**Objective**
Copy the rows below word for word, from the line with "From closest to furthest, how should" through the end of the rows, including both of those lines, and leave the pictures out.

┌────────

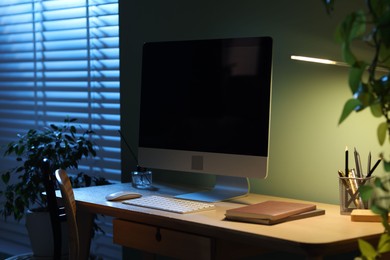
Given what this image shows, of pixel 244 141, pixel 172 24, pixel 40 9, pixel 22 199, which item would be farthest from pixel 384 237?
pixel 40 9

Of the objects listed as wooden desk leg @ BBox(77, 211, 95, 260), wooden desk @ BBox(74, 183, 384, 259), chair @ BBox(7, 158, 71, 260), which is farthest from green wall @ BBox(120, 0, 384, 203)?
chair @ BBox(7, 158, 71, 260)

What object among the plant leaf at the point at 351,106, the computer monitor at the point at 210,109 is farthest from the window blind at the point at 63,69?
the plant leaf at the point at 351,106

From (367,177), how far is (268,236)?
1.40 feet

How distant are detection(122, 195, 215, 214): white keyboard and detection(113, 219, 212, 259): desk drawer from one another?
71 millimetres

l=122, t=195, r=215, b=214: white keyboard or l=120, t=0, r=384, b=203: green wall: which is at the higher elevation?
l=120, t=0, r=384, b=203: green wall

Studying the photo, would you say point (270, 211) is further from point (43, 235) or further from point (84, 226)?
point (43, 235)

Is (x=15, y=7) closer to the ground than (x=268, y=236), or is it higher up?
higher up

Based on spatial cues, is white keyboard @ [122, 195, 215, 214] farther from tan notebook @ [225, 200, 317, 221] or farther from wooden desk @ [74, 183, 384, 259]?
tan notebook @ [225, 200, 317, 221]

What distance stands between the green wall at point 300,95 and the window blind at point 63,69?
0.66m

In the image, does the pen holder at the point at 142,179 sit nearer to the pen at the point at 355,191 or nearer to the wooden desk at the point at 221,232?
the wooden desk at the point at 221,232

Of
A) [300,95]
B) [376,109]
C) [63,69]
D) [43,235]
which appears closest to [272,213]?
[300,95]

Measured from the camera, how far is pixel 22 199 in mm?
3158

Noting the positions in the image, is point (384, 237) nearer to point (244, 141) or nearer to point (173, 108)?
point (244, 141)

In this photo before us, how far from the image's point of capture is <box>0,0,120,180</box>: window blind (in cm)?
322
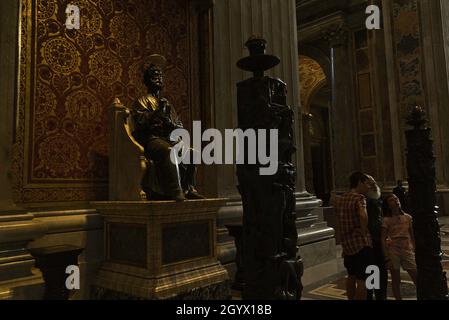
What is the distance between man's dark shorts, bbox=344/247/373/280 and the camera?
3092mm

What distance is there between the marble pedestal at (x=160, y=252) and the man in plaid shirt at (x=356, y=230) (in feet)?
3.72

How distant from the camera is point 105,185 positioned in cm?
396

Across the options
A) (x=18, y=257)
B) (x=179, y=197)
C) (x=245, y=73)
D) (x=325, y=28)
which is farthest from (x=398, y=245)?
(x=325, y=28)

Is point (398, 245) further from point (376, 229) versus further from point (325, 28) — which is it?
point (325, 28)

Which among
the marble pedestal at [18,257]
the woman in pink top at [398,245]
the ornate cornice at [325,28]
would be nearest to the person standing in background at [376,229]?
the woman in pink top at [398,245]

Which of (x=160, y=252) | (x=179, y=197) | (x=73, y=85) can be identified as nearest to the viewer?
(x=160, y=252)

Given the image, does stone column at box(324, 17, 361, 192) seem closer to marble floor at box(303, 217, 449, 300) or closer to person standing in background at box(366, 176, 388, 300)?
marble floor at box(303, 217, 449, 300)

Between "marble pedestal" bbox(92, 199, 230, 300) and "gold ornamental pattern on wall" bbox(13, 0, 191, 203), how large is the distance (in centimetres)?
53

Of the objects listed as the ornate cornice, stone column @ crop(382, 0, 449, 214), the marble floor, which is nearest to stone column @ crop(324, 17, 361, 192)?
the ornate cornice

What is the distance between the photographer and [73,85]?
382cm

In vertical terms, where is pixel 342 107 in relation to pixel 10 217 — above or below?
above

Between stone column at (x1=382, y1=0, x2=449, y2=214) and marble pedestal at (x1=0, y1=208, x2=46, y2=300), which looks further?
stone column at (x1=382, y1=0, x2=449, y2=214)

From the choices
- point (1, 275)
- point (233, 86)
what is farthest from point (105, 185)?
point (233, 86)

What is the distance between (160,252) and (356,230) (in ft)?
5.36
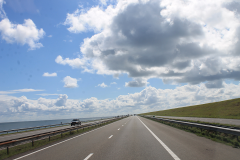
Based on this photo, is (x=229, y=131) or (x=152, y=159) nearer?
(x=152, y=159)

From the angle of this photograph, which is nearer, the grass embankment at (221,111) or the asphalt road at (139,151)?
the asphalt road at (139,151)

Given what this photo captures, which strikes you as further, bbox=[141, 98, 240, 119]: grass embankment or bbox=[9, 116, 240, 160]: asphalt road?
bbox=[141, 98, 240, 119]: grass embankment

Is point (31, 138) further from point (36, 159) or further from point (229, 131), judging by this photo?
point (229, 131)

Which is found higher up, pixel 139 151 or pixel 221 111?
pixel 139 151

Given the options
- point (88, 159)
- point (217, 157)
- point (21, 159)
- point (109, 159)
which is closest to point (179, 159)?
point (217, 157)

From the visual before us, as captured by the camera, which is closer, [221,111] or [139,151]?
[139,151]

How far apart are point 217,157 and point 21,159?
8.44 m

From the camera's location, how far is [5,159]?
8609mm

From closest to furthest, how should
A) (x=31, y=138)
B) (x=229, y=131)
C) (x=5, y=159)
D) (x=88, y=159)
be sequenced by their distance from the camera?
1. (x=88, y=159)
2. (x=5, y=159)
3. (x=229, y=131)
4. (x=31, y=138)

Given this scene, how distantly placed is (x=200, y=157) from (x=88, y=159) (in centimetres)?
450

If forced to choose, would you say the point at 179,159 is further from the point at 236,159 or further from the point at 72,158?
the point at 72,158

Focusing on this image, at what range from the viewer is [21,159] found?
812cm

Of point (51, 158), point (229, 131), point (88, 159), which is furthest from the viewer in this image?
point (229, 131)

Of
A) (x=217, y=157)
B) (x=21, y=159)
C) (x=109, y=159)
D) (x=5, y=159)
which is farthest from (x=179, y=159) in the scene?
(x=5, y=159)
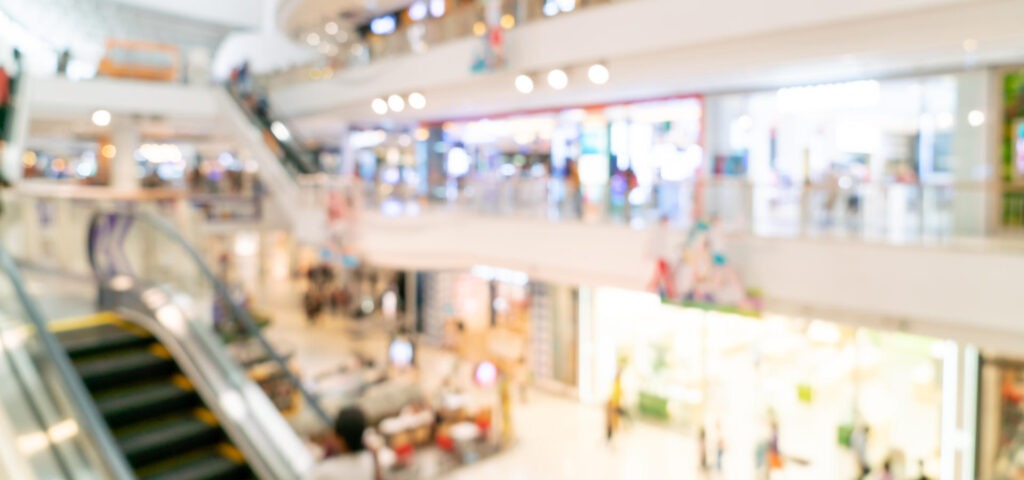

└────────

**Final result**
From closest to furthest, how should
A) (x=31, y=138)
B) (x=229, y=131)
C) (x=5, y=159)
D) (x=88, y=159)
be sequenced by their distance from the camera?
1. (x=88, y=159)
2. (x=5, y=159)
3. (x=229, y=131)
4. (x=31, y=138)

Given this scene, how distantly placed is (x=200, y=157) from (x=88, y=159) (in centimetres)?
450

If forced to choose, would you say the point at 179,159 is further from the point at 236,159 or further from the point at 72,158?
the point at 72,158

Focusing on this image, at what range from the viewer is [21,159] found?
812cm

Of point (51, 158), point (229, 131), point (88, 159), which is furthest from the viewer in this image?
point (229, 131)

Of
A) (x=217, y=157)
B) (x=21, y=159)
C) (x=109, y=159)
D) (x=5, y=159)
which is farthest from (x=179, y=159) in the scene?
(x=5, y=159)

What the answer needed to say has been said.